In the one I just received, this story below caught my attention.

GRAPEVINE ( — Despite relentless rate hikes by the Federal Reserve and gas prices hovering around $3 per gallon, the U.S. economy continues to exhibit considerable strength, Real Estate Center Chief Economist Mark Dotzour said today.

Speaking to the state convention of the Texas Bankers Association, Dotzour noted, ”Future hiring expectations among small businesses and major corporations remain quite optimistic as we near the second half of 2006.”

Texas home sales continue to expand and home price appreciation rates are increasing in many Texas metro areas. He noted several risk factors that need to be monitored by prudent business decision makers:

* The Consumer Price Index is currently understated because it measures housing costs by apartment rents not house prices.

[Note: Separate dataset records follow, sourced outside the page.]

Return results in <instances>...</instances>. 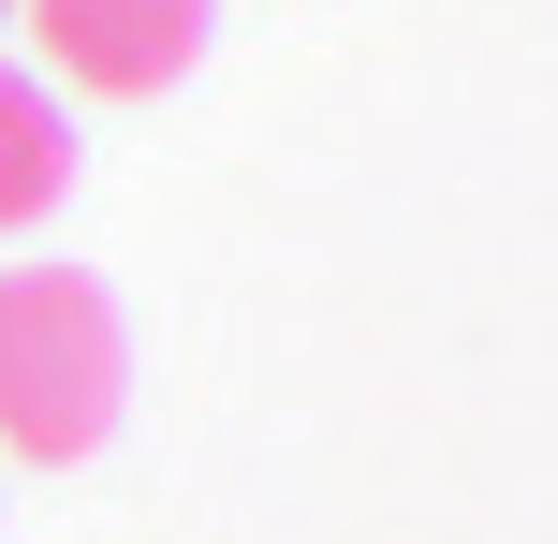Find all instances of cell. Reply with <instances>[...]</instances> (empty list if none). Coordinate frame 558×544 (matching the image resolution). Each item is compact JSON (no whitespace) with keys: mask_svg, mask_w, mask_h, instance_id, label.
I'll list each match as a JSON object with an SVG mask.
<instances>
[{"mask_svg":"<svg viewBox=\"0 0 558 544\" xmlns=\"http://www.w3.org/2000/svg\"><path fill=\"white\" fill-rule=\"evenodd\" d=\"M118 398H133L118 294L88 265H0V457H29V471L104 457Z\"/></svg>","mask_w":558,"mask_h":544,"instance_id":"6da1fadb","label":"cell"},{"mask_svg":"<svg viewBox=\"0 0 558 544\" xmlns=\"http://www.w3.org/2000/svg\"><path fill=\"white\" fill-rule=\"evenodd\" d=\"M29 45H45L59 88H88V104H162V88L221 45V0H29Z\"/></svg>","mask_w":558,"mask_h":544,"instance_id":"7a4b0ae2","label":"cell"},{"mask_svg":"<svg viewBox=\"0 0 558 544\" xmlns=\"http://www.w3.org/2000/svg\"><path fill=\"white\" fill-rule=\"evenodd\" d=\"M59 192H74V118H59L45 74H15V59H0V235L59 221Z\"/></svg>","mask_w":558,"mask_h":544,"instance_id":"3957f363","label":"cell"},{"mask_svg":"<svg viewBox=\"0 0 558 544\" xmlns=\"http://www.w3.org/2000/svg\"><path fill=\"white\" fill-rule=\"evenodd\" d=\"M0 15H15V0H0Z\"/></svg>","mask_w":558,"mask_h":544,"instance_id":"277c9868","label":"cell"}]
</instances>
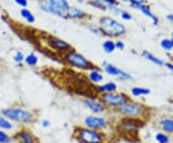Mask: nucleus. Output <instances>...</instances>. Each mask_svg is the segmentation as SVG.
<instances>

* High gas prices mean less discretionary income to spend at the movies and the mall.

* If the U.S. labels China as a “currency manipulator” and puts a 27 percent tariff on Chinese products, prices will rise, and all bets are off in the economy.

* Commodity prices are soaring, cutting loose from reality. Typically this signals massive inflation ahead. However, thousands of new hedge funds are actively speculating in all markets to try and make double-digit returns in an overcrowded single-digit investment market.

* A slowdown in mortgage refinancing will slow down consumer spending.

* A slowdown in home price appreciation will slow down consumer spending.

* Federal regulators are actively moving to rein in over-aggressive mortgage lenders.

* Corporations are flush with cash and need to invest it or spend it somewhere. As stocks shine, the luster on real estate will diminish.

* A flat yield curve indicates a slower economy is in the near future.

* If we stop or reduce the flow of immigrant workers to the United States, labor costs will have to increase.